La Presse: Shakedown should be read "in secret"
Mario Roy of Montreal's La Presse newspaper has written a review of Shakedown on that newspaper's blog. You can see it here in the original French, or here in an English Google translation of that page. Some excerpts (with a gentle clean-up of Google's automatic translation):
...However, if a man has tasted the medicine of the new censors, it is Ezra Levant, a lawyer, activist, journalist, polemicist and former editor of a newspaper... (which has since closed its doors), the Western Standard. This newspaper is, I believe, the only one that has published the infamous cartoons of Mohammed in 2006. This earned him endless trouble with these quasi-judicial bodies, primarily the Alberta.
Levant is a conservative (in the philosophical sense and not in favor of the term), and a kind of bulldog! He began collecting information on the various rights commissions acting in Canada and made a book, Shake Down, which tells something absolutely astounding...
The least is certainly the case that former investigator of one of these organizations and "serial plaintiff" (as they say in English: serial killer ...) who wrote his own posts on hateful neo-Nazi blogs!
Or read the book, of course ... before it is banned, as fears Levant (you can read it in secret, by disguising it within the pages of Diplomatic World, if you do not want to surprise your friends now reading the prose of a conservative from the west).
I love it -- the idea that the book ought to be tucked within the pages of a more politically acceptable book! It's also interesting to me that Roy thinks one of the most interesting parts was my detailed exposition of Richard Warman's own hateful comments on neo-Nazi websites. I am now somewhat numbed to that shocking fact, but to readers who are new to this story, it remains outrageous, as it should.
I think it's marvelous that a book about freedom of speech, written by a conservative from Alberta, has received such a thoughtful review (and, I'd say, endorsement), from one of Quebec's literati. Boy have things changed for human rights commissions over the past year!
UPDATE: My friend Brigitte Pellerin provides this better translation (thanks!):
In my editorials, I have often talked about the problems of freedom of expression posed by the various Human Rights Commissions, particularly the federal and Ontario commissions (the Quebec commission is of no concern).
If there is one man who has felt the wrath of these new censors, it is Ezra Levant (pictured), a lawyer, activist, journalist, polemicist and former publisher of a Western magazine (that has since ceased publication), Western Standard. Unless I am mistaken, this magazine is the only one in the country to have published those famous Danish cartoons of Mohammed in 2006. It earned him no end of trouble with these quasi-judicial organizations, starting with the Alberta Human Rights Commission.
Levant is a conservative (in the philosophical, not political sense of the word) and a kind of... pitbull! He began collecting information on the various human rights commissions in Canada and wrote a book, Shake Down, which reveals absolutely astounding things about those commissions. The least of which being the case of this ex-investigator and “serial plaintiff” (as they say in English: serial killer...) who himself wrote hate-filled posts on neo-nazi blogs! And that’s not even the worst...
You can read more about Levant here. Or read the book, of course... before it is banned, as Levant fears (you can read it in secret, by hiding it for instance inside a copy of le Monde diplomatique, if you don’t want to be caught by your intellectual friends reading a Western conservative).
If freedom of expression interests you, of course.

- ACTION ITEM: Rewrite the paragraph of the blog post that begins "If there is one man who has felt the wrath" as a short bulleted list that keeps its main facts. None of the data that follows is needed.

[Saved data entries]

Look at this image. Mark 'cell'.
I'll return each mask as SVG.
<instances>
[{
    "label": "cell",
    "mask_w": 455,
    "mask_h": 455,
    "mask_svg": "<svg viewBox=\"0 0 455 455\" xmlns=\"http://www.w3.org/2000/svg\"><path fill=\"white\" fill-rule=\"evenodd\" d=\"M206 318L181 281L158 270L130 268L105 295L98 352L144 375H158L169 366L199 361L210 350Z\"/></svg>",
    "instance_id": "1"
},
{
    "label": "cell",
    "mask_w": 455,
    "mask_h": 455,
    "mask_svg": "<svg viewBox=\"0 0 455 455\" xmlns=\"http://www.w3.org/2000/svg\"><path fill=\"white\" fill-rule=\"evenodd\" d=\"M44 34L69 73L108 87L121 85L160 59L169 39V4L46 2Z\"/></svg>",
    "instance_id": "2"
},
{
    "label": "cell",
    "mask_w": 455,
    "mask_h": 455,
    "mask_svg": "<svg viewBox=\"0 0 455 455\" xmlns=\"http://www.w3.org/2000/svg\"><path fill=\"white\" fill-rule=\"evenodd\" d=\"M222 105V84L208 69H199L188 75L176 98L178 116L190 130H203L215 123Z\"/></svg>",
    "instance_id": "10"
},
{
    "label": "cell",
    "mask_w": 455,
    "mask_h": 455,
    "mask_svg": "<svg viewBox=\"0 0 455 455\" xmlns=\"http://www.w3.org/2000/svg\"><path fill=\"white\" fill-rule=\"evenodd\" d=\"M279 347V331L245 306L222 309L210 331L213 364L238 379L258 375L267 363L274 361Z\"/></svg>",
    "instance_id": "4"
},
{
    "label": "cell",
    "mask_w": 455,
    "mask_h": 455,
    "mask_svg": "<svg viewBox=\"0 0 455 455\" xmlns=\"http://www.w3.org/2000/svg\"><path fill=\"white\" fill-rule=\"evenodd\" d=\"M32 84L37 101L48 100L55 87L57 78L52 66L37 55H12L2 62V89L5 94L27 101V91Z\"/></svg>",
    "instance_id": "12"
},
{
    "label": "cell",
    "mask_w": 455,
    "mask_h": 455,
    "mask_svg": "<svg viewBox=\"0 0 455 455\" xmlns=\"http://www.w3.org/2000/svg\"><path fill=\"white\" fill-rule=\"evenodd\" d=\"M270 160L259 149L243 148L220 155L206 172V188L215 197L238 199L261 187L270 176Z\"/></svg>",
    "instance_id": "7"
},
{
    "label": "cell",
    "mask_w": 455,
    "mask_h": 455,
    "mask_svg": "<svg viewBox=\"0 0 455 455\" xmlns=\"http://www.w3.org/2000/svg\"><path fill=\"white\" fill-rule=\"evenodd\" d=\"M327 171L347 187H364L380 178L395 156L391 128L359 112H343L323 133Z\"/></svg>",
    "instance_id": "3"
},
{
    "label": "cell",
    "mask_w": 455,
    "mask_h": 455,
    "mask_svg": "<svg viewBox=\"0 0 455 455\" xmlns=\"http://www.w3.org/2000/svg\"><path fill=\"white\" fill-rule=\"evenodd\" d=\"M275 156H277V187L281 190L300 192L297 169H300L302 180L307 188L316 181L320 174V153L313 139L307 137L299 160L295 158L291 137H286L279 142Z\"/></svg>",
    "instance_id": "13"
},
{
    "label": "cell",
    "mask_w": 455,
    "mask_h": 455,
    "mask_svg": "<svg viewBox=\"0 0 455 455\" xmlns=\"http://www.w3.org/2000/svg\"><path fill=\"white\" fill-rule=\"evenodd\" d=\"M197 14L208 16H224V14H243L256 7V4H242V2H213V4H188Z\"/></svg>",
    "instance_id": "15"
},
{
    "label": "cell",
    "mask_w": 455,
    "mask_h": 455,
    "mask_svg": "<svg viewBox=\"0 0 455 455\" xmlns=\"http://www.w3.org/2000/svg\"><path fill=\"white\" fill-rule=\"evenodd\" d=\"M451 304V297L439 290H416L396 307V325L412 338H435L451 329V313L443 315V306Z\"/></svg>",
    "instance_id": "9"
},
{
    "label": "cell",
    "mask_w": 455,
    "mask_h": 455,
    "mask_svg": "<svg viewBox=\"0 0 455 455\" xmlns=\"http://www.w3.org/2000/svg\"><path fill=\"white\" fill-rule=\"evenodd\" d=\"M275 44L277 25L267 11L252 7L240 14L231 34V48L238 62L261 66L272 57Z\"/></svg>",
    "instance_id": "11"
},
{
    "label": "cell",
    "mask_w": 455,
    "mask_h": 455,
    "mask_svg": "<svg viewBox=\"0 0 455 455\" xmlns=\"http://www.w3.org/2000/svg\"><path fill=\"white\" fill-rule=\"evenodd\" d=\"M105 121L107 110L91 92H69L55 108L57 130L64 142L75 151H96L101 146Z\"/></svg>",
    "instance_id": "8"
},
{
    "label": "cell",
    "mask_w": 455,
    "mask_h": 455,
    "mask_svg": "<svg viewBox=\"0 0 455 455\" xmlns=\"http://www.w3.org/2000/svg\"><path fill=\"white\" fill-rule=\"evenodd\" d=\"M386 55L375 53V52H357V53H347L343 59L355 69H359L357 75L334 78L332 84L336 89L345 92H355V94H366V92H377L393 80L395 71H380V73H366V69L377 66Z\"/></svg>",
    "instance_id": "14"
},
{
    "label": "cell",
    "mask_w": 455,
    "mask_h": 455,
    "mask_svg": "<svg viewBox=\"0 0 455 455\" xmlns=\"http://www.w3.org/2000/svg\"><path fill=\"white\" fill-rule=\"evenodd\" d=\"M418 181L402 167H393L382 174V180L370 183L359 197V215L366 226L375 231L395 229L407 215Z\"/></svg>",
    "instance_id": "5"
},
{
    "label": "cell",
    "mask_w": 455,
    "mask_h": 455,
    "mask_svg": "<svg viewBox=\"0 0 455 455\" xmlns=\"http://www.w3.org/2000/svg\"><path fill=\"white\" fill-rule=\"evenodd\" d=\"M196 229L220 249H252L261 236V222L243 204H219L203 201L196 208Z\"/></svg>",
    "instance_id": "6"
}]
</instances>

- FINISHED TASK:
- Ezra Levant is the one man who has felt the wrath of the new censors.
- He is a lawyer, activist, journalist and polemicist, and the former publisher of the Western Standard, a Western magazine that has since ceased publication.
- Unless the writer is mistaken, it was the only magazine in the country to publish the Danish cartoons of Mohammed in 2006.
- This brought him no end of trouble with quasi-judicial organizations, starting with the Alberta Human Rights Commission.